En prononçant ces mots, Jasper affiche un amusement et un bonheur profond, qui fait écho au gloussement de Nolan. Il ne fait aucun doute pour moi que ces deux-là sont heureux pour Blaise et qu'ils approuvent Caroline. Elle s'est même intégrée à eux. Cette fille pourrait charmer n'importe qui ; elle est belle, intelligente et extravertie, évidemment qu'elle leur a plu !

— Je me suis réveillé sans mes bonnes manières, ce matin. Nolan à ma gauche et moi, c'est Jasper.  

Il me tend la main et je me force à supprimer toute forme d'hésitation. Pour la seconde fois de ma vie, je fais sa connaissance et il n'en a aucune idée. 

— Nathaniel et Tory. 

Ils ne bronchent pas à ces noms. Comment le pourraient-ils, de fait ? Je suis méconnaissable par rapport à mon apparence ensanglanté, crasseuse et déformée par les blessures multiples d'il y a deux ans. Ils ne penseraient pas immédiatement à Victoria, et encore moins à la Vicky qui est morte dans le Mont Blanc et qu'ils n'ont pas pu sauver à l'époque, et encore moins que moins à Victoria, le nom de substitution international de Nastasya, fille de Konstantin. Mon physique correspond au type caucasien, boucles lisses d'un blond perle, yeux gris foncé, tandis que ma cousine diffère par sa chevelure vénitienne et le bleu de ses iris. 

— Enchanté, Tory. Nathaniel.

Nolan a repris le cours de la conversation, parce que l'attention de son ami est brutalement subjuguée par une fillette patientant sagement devant l'entrée du magasin. Jasper accourt dehors et s'accroupit à sa hauteur.

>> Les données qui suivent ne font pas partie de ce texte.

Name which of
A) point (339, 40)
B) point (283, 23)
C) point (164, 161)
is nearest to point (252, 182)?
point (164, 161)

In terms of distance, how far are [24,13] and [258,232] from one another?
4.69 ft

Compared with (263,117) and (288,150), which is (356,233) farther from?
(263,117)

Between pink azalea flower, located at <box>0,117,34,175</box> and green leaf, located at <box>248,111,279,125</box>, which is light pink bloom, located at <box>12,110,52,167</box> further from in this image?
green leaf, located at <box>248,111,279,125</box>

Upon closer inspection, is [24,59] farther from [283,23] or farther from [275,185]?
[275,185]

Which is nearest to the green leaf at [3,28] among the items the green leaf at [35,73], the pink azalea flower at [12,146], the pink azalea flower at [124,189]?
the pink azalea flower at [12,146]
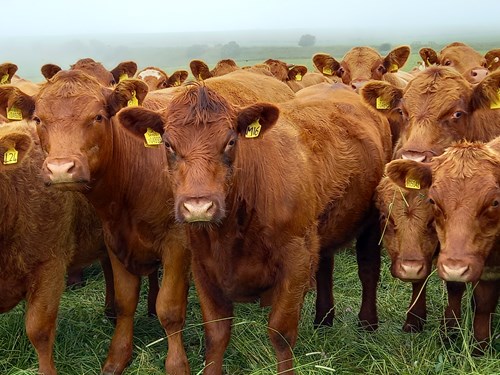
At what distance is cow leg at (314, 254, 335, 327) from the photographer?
5684 mm

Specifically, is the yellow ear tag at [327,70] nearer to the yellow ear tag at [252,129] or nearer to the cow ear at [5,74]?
the cow ear at [5,74]

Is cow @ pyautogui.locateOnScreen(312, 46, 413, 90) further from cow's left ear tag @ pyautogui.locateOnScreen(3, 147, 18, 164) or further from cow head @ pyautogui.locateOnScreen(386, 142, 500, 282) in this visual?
cow's left ear tag @ pyautogui.locateOnScreen(3, 147, 18, 164)

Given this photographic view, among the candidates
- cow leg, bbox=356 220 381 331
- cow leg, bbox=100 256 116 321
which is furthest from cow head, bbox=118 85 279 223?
cow leg, bbox=100 256 116 321

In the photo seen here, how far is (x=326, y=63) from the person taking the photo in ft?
35.9

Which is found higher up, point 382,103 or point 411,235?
point 382,103

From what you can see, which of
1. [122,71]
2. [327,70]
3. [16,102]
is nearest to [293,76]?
[327,70]

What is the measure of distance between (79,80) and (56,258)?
1224 mm

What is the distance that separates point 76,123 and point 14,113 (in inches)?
26.3

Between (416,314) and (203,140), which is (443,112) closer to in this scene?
(416,314)

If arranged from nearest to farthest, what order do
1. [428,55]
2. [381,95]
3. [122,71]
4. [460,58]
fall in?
[381,95] < [122,71] < [428,55] < [460,58]

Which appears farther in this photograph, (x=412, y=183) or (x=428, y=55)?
(x=428, y=55)

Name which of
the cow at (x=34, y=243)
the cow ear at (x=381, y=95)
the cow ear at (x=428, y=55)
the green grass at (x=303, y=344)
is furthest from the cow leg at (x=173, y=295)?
the cow ear at (x=428, y=55)

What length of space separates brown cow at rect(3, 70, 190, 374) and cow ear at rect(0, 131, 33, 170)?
4.3 inches

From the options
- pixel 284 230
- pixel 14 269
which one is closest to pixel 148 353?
pixel 14 269
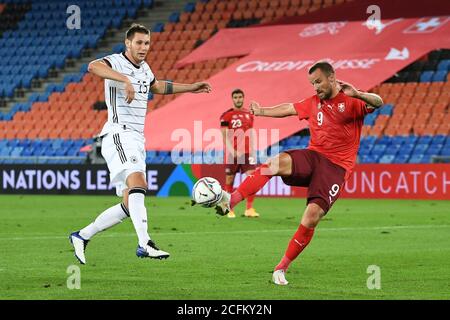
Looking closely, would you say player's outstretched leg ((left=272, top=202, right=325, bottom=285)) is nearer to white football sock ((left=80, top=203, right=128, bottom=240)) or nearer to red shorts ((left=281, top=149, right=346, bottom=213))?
red shorts ((left=281, top=149, right=346, bottom=213))

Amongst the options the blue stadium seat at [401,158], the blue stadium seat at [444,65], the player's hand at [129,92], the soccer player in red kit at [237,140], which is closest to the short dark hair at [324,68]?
the player's hand at [129,92]

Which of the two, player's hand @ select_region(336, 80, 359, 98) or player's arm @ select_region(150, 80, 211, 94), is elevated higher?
player's arm @ select_region(150, 80, 211, 94)

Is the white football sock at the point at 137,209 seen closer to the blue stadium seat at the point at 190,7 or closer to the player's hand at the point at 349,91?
the player's hand at the point at 349,91

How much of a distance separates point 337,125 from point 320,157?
344 mm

— Et Lina rentrerait quand...?

Quant à moi, je scrute la scène avec le plus grand intérêt. Nathaniel se débrouille très bien avec son véritable accent britannique qui ressort dans son français. 

— La vraie question est combien de temps restez-vous en France, et dans les parages ? Blaise et Lina profitent de plusieurs jours en amoureux, si vous voyez ce que je veux dire, et ils ne sont pas prêts de revenir si tôt. 

La petite cache quelque chose dans son dos, éblouissante de fierté et d'innocence. Elle dévoile alors une fleur aux pétales pâles qu'elle glisse contre l'oreille de Jasper. 

— Pour résumé notre projet, explique Nathaniel sur le ton de la confidence, nous avons prévu une sorte de road trip dans le sud-est de la France et tant que nous ne sommes pas satisfaits ou ennuyés du paysage, nous ne bougerons pas d'ici. 

— Vous dormez à l'hôtel ? 

— Dans des hôtels pas chers ou des auberges de jeunesse, oui.

Le silence prolongé de Nolan appuie son mécontentement en entendant cela. Jasper se redresse en respirant la sérénité et la petite gagne l'autre trottoir à la hâte. Il la regarde s'éloigner avec la plénitude d'un homme comblé. Et contre toute attente, je me mets à le jalouser. À tous les jalouser. À envier leur vie posée et honnête, sans mensonges, ni poignards dans le dos, sans contrôle, ni haine et remords. Mes yeux s'humidifient de larmes refoulées et si Nathaniel s'en aperçoit, il ne pipe mot. Ses doigts frôlent les miens et je baisse la tête quelques secondes pour me ressaisir.

— Tout va bien ? Tory ? Vous... Enfin, on peut se tutoyer ! Tu vas bien ? 

— Elle m'a parlé mille fois de Lina et de ses péripéties à l'école d'art ensemble. Tory est juste un peu déçue de ne pas la voir. 

Nolan appelle aussitôt son ami qui nous rejoint.

— Tu ne verrais pas d'inconvénient à héberger nos nouveaux amis jusqu'à ce que Lina revienne ? Ou qu'ils s'ennuient du paysage ? 

Je me retiens de sursauter à cette sollicitude des plus généreuses et dénuées de toute contrepartie. J'ai bien conscience de leur bonté, à tous les trois, puisque je leur dois la vie. Mais, au point d'accueillir deux étrangers chez eux... Ou peut-être suis-je seulement paranoïaque, à flairer le mal partout et à craindre les tromperies venant de tout le monde.

— Absolument pas. 

Et ce fut aussi simple que cela de m'infiltrer au cœur de Devise.